● **Excerpted text**

Finding Harley

finding harley
Finding Harley Village – as it is today

The road descended diagonally through dense enveloping green down the steep escarpment of Wenlock Edge. Exploring the area I first drove into the village of Hughley, which was in 1973 just a large hamlet. It was evening, with a low sun shafting a mellow light across hedgerows scattered with hay. Several little girls in long dresses with daisy chains in their hair were playing and dancing in front of a group of thatched whitewashed cottages. It felt as if I had gone back into a forgotten time.  It would only be a few more days and I would stumble upon the place that would become our forever home, the neighbouring village of Harley.

I was searching for a house for my family and had planned my assault on Shropshire by starting on the map at 12 o clock north of the Telford Development Corporation Offices in Priorslee, where I was employed as a Landscape Architect, working round clockwise through the Bridgnorth area towards what is now known as the Shropshire Hills. I had discovered Much Wenlock and was impressed. Then on the agricultural pages of the Shropshire Star I came across a pair of small cottages by the name of Glebe Cottages in the village of Harley, one tenanted, both for sale by Auction.

● **Data shown**
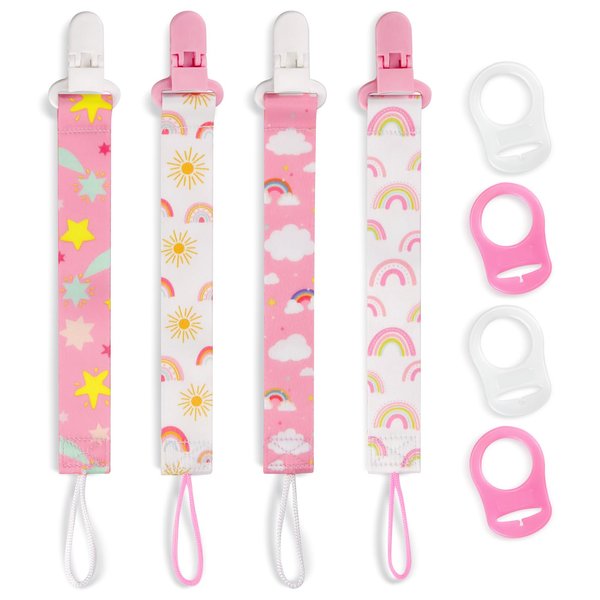 4 Pack Pacifier Clips for Boys Girls, Dummy Clips Baby with Adapters, Silicone Binky Clips for Baby Teething Toys Baby Shower (Pink+White)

● **Check your understanding**
1 – Answer these questions from the text titled "Finding Harley":
(a) Which village did the writer drive into first while exploring the area?
(b) In what place were the Telford Development Corporation Offices?
(c) What were the cottages for sale in Harley called?
2 – Write the next part of the "Finding Harley" text, picking up right after its final sentence.

● **Expected outputs**
1 –
(a) Hughley
(b) Priorslee
(c) Glebe Cottages

2 –
The following weekend my wife Marlene and I went to look. I remember the large front vegetable garden to No1 and the wildly overgrown garden to No2. We battled through this to the edge of the field and glimpsed through a tangle of vegetation, a fabulous view along Wenlock Edge. Marlene said with feeling, ‘this place has got possibilities’. In truth this is what took us to the Auction which was held at the Swan Hotel in Much Wenlock (now apartments). It was hair-raising. With no experience of auctions we struggled through to the end bidding until there was only one other left with the  auctioneer taking £50 bids. By sheer luck I got my maximum bid in at £7000. There was a long silent agonizing pause, and then the hammer came down on our future lives. Hammers are pretty final. We later learnt that we had been bidding against John and Barbara Gray who lived at Castlehill, an imposing house with an interesting history standing across Domas Lane from Glebe Cottages. 

It is ironic in the extreme that my planning of the house search that had been like some military operation ended in a £50 bid against anonymous people.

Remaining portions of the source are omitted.